Exercise objective – Your answer should hold all lines of the entries that include the word "exclusive".

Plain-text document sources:
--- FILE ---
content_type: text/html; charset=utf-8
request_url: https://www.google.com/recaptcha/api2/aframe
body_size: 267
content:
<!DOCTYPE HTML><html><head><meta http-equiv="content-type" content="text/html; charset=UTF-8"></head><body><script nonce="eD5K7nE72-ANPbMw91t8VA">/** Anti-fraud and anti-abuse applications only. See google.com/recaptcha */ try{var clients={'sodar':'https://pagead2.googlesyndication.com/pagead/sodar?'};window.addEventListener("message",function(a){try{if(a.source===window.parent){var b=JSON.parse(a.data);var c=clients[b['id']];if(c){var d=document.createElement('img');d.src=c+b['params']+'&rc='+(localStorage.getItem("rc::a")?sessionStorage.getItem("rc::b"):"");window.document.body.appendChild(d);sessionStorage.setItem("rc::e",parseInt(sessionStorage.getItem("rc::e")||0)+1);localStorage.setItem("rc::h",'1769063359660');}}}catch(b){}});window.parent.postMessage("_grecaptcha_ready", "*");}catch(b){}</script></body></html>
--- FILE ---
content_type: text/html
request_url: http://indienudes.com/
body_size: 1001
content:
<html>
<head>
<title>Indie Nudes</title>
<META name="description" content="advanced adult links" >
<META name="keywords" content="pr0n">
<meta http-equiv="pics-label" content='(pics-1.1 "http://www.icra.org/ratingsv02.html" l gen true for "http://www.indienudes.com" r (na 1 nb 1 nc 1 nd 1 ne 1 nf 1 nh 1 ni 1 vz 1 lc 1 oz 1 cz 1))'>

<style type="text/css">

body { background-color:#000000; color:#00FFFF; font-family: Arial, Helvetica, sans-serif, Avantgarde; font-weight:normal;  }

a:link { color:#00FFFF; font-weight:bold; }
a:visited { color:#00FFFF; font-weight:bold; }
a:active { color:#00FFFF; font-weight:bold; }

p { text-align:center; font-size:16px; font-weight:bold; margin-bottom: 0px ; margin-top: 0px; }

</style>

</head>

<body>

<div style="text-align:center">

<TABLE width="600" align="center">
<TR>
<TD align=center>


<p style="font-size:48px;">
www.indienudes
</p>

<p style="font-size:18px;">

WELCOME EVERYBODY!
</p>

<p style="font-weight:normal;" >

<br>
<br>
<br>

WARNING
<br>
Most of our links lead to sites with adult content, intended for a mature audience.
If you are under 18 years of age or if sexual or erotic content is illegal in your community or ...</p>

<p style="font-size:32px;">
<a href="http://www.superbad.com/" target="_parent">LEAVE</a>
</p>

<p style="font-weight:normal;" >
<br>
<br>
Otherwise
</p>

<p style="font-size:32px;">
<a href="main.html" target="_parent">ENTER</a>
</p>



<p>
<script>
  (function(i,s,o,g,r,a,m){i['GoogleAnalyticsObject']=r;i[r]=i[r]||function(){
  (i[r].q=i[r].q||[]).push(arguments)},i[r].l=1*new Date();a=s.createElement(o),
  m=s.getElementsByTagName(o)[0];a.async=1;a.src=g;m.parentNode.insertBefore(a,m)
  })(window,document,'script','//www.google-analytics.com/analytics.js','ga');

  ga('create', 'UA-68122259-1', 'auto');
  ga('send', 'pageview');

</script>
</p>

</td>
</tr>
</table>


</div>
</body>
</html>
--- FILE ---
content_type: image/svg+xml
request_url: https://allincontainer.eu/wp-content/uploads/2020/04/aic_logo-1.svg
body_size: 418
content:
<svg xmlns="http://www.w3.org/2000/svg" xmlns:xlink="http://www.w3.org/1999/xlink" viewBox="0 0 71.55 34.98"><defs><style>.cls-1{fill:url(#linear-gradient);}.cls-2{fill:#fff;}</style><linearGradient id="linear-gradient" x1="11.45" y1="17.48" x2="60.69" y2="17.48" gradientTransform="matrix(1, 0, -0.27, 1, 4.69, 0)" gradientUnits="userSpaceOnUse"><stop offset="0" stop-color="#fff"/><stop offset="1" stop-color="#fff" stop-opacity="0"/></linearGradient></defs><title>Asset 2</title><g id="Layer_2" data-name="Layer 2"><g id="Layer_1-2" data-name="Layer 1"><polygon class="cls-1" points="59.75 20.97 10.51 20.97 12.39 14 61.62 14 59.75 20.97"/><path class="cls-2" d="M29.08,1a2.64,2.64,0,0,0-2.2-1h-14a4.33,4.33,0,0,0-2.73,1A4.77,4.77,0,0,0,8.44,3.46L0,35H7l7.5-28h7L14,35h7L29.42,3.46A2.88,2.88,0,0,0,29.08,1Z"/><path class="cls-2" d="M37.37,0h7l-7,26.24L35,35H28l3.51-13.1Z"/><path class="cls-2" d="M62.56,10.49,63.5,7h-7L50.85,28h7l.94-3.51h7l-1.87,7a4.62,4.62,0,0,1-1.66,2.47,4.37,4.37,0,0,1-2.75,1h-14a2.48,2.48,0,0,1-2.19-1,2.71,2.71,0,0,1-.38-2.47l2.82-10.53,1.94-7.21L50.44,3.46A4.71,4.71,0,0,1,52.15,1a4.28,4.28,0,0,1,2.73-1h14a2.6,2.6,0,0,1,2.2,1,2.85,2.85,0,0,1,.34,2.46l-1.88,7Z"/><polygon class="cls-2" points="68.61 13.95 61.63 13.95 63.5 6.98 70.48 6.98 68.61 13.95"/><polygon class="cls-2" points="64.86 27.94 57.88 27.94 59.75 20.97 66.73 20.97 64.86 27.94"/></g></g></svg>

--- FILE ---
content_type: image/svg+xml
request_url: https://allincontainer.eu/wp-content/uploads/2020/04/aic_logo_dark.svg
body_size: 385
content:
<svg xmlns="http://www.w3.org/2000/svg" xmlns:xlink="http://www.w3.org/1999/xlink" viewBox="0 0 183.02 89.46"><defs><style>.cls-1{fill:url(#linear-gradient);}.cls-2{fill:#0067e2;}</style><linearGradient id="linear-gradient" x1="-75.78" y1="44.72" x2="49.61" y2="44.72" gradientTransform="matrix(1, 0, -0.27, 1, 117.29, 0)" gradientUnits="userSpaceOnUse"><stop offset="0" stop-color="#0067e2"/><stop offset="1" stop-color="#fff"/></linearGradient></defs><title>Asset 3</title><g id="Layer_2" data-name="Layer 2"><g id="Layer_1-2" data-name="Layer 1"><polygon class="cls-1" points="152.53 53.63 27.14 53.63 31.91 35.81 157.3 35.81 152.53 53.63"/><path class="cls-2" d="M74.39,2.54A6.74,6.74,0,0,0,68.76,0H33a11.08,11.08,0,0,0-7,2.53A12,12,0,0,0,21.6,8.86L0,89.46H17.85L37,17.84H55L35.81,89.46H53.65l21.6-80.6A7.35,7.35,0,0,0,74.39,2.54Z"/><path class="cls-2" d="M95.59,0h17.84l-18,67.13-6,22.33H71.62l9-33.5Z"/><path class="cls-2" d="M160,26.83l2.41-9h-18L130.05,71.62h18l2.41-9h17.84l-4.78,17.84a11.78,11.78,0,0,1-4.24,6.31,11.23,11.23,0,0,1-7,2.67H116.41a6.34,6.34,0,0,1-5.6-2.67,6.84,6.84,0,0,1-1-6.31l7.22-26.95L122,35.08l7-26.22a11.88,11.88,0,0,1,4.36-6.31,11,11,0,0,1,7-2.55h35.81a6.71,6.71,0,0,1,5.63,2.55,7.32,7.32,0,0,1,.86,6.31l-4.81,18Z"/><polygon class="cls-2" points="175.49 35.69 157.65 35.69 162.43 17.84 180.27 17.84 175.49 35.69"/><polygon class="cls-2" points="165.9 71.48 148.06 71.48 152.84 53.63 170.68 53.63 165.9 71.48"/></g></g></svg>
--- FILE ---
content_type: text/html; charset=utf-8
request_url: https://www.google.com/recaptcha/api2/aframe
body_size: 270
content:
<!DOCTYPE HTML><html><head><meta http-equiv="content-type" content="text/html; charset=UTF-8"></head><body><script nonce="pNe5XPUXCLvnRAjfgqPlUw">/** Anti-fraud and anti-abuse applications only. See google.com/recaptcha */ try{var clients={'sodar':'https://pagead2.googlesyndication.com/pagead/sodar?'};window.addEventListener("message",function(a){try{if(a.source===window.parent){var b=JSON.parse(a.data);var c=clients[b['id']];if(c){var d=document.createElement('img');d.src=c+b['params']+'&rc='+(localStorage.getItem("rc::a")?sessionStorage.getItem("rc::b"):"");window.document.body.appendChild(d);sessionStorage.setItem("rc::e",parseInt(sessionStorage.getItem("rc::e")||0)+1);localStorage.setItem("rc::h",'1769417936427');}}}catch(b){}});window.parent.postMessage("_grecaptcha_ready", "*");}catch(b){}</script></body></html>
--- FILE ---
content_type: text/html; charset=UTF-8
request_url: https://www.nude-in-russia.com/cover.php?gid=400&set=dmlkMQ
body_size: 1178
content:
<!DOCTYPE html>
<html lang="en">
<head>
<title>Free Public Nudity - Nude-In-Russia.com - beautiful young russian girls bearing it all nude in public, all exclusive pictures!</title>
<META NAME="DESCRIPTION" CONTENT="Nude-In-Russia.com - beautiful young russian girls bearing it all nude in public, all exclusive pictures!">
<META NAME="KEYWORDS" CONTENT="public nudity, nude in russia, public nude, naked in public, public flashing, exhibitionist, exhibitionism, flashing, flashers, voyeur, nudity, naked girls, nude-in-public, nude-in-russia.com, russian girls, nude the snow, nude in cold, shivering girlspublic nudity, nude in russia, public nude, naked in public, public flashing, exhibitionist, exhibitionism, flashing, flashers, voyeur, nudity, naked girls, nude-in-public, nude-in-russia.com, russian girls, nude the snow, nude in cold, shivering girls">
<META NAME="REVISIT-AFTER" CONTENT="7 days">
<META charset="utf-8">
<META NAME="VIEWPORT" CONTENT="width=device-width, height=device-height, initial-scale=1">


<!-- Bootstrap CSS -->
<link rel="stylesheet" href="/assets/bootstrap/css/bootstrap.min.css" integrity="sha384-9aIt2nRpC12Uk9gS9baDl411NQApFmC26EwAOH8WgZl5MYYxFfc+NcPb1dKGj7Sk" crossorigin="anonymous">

Response area –
<title>Free Public Nudity - Nude-In-Russia.com - beautiful young russian girls bearing it all nude in public, all exclusive pictures!</title>
<META NAME="DESCRIPTION" CONTENT="Nude-In-Russia.com - beautiful young russian girls bearing it all nude in public, all exclusive pictures!">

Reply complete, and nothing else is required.